The blood and CSF investigations for the twins lasted from March 2008 to September 2011 and for the controls from November 2009 to December 2010. Blood samples were collected with the subjects in a fasting state at 08 h under sterile conditions before the lumbar puncture. The integrity of the blood-CSF barrier of the twin and control samples was assessed by the albumin ratio, expressed as CSF albumin (mg/L)/serum albumin (g/L). Blood-CSF barrier dysfunction was defined as an albumin ratio >6.8 in individuals ≤44 years and >10.2 in individuals ≥45 years according to the reference limits presented by Blennow and coworkers [26]. Acute infection or inflammation was defined as high sensitivity C-reactive protein (HS-CRP) >3 mg/L. High level of white blood cell count (WBC) was defined as WBC >8.8×109/L (reference of the hospital laboratory). Height and weight were recorded on the same day as blood and CSF sampling for calculation of the body mass index (BMI) as a heuristic proxy for body fat of the participants.

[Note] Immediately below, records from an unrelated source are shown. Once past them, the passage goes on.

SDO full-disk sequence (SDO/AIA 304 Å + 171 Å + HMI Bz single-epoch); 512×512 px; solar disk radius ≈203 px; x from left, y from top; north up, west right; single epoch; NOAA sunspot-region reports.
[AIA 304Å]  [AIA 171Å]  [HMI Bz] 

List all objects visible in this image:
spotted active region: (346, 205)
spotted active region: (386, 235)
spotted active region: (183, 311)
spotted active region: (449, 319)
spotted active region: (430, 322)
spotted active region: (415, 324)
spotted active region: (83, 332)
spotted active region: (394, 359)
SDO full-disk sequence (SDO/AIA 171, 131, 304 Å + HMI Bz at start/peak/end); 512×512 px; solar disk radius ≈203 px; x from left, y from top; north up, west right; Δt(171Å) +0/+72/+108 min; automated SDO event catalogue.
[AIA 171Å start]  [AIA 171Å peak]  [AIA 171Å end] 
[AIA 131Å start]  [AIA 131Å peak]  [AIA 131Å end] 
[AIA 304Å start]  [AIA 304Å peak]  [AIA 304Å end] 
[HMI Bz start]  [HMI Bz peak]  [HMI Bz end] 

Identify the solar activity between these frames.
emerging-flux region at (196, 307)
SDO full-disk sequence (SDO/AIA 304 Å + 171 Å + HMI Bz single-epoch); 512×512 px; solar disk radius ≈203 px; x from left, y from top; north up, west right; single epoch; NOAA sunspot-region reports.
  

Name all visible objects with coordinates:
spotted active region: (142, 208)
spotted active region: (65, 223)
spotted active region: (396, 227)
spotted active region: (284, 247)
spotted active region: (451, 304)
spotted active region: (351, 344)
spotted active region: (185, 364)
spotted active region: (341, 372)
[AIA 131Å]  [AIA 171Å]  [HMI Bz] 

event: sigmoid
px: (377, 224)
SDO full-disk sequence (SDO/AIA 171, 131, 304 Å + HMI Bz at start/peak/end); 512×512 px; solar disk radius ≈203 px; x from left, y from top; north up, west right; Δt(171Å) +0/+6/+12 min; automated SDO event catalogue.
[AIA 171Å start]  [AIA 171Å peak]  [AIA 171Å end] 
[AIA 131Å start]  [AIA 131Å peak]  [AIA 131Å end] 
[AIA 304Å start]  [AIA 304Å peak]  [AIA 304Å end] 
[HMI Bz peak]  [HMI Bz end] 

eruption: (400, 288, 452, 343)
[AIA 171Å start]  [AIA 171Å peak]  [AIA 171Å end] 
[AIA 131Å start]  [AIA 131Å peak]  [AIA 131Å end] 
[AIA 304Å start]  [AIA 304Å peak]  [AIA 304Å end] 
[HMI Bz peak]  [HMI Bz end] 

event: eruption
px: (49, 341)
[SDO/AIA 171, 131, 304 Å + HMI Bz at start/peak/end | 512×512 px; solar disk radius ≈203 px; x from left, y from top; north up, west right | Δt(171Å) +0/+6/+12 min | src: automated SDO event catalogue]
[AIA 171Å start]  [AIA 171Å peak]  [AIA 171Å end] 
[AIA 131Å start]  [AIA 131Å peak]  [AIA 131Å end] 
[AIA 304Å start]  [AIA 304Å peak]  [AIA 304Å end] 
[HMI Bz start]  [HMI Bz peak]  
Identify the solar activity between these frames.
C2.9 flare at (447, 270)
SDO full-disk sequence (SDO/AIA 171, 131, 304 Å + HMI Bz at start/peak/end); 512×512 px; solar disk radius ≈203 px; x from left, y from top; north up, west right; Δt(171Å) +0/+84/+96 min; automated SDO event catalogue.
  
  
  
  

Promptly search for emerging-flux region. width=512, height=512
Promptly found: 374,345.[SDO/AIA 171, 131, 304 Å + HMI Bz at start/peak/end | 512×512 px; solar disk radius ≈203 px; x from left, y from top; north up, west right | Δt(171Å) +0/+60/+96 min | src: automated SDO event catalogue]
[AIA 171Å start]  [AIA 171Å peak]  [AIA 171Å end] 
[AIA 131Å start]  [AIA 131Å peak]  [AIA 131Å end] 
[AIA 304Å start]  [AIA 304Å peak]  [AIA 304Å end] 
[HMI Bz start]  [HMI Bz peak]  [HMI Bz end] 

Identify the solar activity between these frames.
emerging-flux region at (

Collection of cerebrospinal fluid

The same neurologist performed the 102 lumbar punctures with all subjects in a sitting position. Sixteen twin pairs were examined on the same day and the remaining two pairs within the same month. One of two types of fine disposable needles was used; either Becton Dickinson (BD) 22 GA 3.00 IN, 0.70×75 mm (Quincke needle used in 26 twins and 17 control subjects) or BD Whitaker Needle 25 GA 3.50 IN, 0.50×90 mm (Sprotte needle used in 12 twins and 48 control subjects). The skin in the lumbar region was washed with sterile cotton swabs and chlorhexidine 5 mg/mL (Fresenius Kabi) before puncture. The needles were inserted in vertebral interspace L3 to L4, or L4 to L5, and the very first 12 drops of CSF, approximately 0.6 mL, were collected in a sterile test tube for microscopic examination. The following 12 mL of CSF were allowed to drip spontaneously, or by suction six times using a 2 mL syringe due to slow flow, in a second test tube, which was gently inverted 10 times to secure homogeneous mixing of the components to avoid gradient effects. An aliquot of 0.6 mL of the mixed 12 mL was transferred into a third sterile test tube for immediate filtration and gold coating before microscopic examination. The first and the second fraction of CSF were handled in a similar way for SEM. The last mL of CSF for the control subjects was sent within 30 min after CSF withdrawal to the hospital laboratory for visual inspection and cell counting.

Filtering of cerebrospinal fluid and filter coating techniques

Of each 0.6 mL fresh CSF fractions, 200 µL were pipetted and dripped onto the surface of a polycarbonate filter (Nucleopore, Inc., Pleasanton, CA, USA) with 0.6 µm pores. The polycarbonate filter was specially prepared by GP Plastic AB (Gislaved, Sweden) and supplied by Sempore AB (Stockholm, Sweden). The filter was fitted to an airtight device designed with flow channels that allows CSF to stream to the center of the filter when vacuum suction is applied from below. This design does not allow particles with sizes larger than 0.6 µm to drip through the filter. The remaining structures in the CSF were thus concentrated in the center of the filter. Once the filter was dried it was coated in a JEOL JFC-1200 Fine Coater (JEOL Tokyo, Japan) during two minutes with ionized gold to a thickness of 40 Å.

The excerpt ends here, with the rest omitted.